I use the solr 3.5 with the included new grouping function. This works very well but there are some pitfalls to get it work.

First, to use the grouping, you have to set some values in your solr query to get the expected result

group=true
group.field=YOUR-FIELD-TO-GROUP
group.main=true

If you dont set the group.main=true value your result set will always be empty! I think it is caused by the Solr Php Query Library. Here begins the problem.

If you set the group.main to true you will get your results printed to your screen, but the numFound value is calculated by all matching entries before they get grouped.

A suggested solution is to use the facet functions to calculate the correct numFound result. This doesn't work for me, even with the facet.limit=-1 and facet.minimum=2 or 1.

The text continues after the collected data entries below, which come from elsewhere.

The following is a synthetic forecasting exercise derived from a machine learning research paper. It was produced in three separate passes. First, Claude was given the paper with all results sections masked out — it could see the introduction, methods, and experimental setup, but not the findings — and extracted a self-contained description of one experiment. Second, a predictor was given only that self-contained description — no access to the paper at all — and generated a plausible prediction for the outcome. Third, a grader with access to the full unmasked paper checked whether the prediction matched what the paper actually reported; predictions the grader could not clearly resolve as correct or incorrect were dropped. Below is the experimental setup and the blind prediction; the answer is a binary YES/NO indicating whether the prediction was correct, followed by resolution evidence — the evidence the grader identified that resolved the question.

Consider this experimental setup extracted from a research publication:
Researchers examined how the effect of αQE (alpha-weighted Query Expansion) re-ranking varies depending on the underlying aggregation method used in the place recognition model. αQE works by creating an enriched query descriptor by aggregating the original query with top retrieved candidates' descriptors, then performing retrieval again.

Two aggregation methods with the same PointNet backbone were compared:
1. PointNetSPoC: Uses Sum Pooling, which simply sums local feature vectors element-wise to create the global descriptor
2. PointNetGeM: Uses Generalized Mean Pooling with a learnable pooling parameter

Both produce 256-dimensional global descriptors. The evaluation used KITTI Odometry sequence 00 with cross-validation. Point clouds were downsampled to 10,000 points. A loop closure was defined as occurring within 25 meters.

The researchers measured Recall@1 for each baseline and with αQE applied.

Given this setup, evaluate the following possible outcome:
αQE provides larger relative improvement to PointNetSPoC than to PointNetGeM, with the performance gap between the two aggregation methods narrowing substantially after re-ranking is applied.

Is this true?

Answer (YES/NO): NO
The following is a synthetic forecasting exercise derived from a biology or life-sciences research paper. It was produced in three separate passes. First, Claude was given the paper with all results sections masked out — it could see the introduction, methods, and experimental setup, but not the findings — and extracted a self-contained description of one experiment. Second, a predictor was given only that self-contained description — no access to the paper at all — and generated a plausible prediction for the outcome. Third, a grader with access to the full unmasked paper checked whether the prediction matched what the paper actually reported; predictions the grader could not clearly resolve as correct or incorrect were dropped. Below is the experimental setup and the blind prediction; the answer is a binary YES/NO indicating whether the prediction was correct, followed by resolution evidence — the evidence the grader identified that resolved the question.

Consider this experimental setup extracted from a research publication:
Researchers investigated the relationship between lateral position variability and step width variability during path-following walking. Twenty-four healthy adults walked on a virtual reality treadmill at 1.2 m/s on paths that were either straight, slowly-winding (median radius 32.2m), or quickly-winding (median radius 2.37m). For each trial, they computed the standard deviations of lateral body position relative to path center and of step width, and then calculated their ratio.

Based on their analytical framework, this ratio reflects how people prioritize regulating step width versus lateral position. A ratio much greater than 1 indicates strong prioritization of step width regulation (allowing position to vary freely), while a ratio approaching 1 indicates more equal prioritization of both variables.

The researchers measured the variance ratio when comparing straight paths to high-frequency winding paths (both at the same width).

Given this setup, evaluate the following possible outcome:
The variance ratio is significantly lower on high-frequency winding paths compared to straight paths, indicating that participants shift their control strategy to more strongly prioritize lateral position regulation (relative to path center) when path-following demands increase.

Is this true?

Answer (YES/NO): YES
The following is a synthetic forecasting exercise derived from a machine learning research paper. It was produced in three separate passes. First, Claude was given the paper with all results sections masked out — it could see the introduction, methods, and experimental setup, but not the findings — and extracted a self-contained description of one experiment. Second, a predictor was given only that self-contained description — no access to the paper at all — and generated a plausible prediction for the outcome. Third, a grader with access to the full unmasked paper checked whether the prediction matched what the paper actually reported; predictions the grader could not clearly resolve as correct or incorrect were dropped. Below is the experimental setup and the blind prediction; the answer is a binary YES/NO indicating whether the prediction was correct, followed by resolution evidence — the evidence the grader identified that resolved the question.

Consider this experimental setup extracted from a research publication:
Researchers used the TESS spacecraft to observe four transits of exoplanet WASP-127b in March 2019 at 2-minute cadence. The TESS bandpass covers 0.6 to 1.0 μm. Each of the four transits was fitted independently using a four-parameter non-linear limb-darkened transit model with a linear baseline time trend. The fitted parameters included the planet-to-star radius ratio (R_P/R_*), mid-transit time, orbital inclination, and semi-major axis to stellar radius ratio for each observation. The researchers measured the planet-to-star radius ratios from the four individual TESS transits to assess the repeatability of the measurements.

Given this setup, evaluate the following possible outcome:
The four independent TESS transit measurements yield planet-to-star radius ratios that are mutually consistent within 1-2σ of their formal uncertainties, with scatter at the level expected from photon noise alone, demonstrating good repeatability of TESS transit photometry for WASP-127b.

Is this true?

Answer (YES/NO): YES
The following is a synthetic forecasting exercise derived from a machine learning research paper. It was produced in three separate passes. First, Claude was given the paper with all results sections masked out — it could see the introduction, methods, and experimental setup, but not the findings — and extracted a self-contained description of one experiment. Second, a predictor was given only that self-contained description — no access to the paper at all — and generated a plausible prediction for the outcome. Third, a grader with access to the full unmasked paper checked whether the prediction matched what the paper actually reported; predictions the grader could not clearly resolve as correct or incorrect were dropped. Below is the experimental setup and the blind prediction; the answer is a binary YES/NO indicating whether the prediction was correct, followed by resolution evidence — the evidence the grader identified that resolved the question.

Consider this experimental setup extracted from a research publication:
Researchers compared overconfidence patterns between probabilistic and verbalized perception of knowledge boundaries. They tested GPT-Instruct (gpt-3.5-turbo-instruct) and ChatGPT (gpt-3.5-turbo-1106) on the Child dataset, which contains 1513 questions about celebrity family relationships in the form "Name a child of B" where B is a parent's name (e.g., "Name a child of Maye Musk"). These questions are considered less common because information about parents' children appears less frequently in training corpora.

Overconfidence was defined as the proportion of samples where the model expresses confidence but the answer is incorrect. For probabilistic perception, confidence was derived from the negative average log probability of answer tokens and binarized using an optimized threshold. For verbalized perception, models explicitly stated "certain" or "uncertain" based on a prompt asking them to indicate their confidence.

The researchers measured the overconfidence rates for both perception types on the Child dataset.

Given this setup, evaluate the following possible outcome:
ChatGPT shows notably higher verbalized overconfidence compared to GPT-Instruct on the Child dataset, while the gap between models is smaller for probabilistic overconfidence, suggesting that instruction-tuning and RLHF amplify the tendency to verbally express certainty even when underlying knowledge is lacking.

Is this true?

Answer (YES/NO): NO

I researched the solr result without the group.main and with group.main and saw the diffrence.

without group.main

<lst name="grouped">
<lst name="site">
<int name="matches">6</int>
<arr name="groups">
<lst>
<str name="groupValue">http://www.domain-1.com</str>
<result name="doclist" numFound="2" start="0" maxScore="0.64790744"><doc>
<float name="score">0.64790744</float>
<str name="body">

</str>

with group.main

<result name="response" numFound="6" start="0" maxScore="0.64790744">
<doc><float name="score">0.64790744</float>
<str name="body">

</str>

As you can see the diffrent structure of the output. This explains the empty result in drupal if you not use the group.main value.

If you use the group.main the correct numFound values change to the matches values. This small diffrence make it impossible to use a pager.

Is this a solr bug or is this caused by the Solr Php Library or just a drupal issue? I am struggling to find a working and correct solution and thinks that there must be others with the same problem and maybe give me a hint.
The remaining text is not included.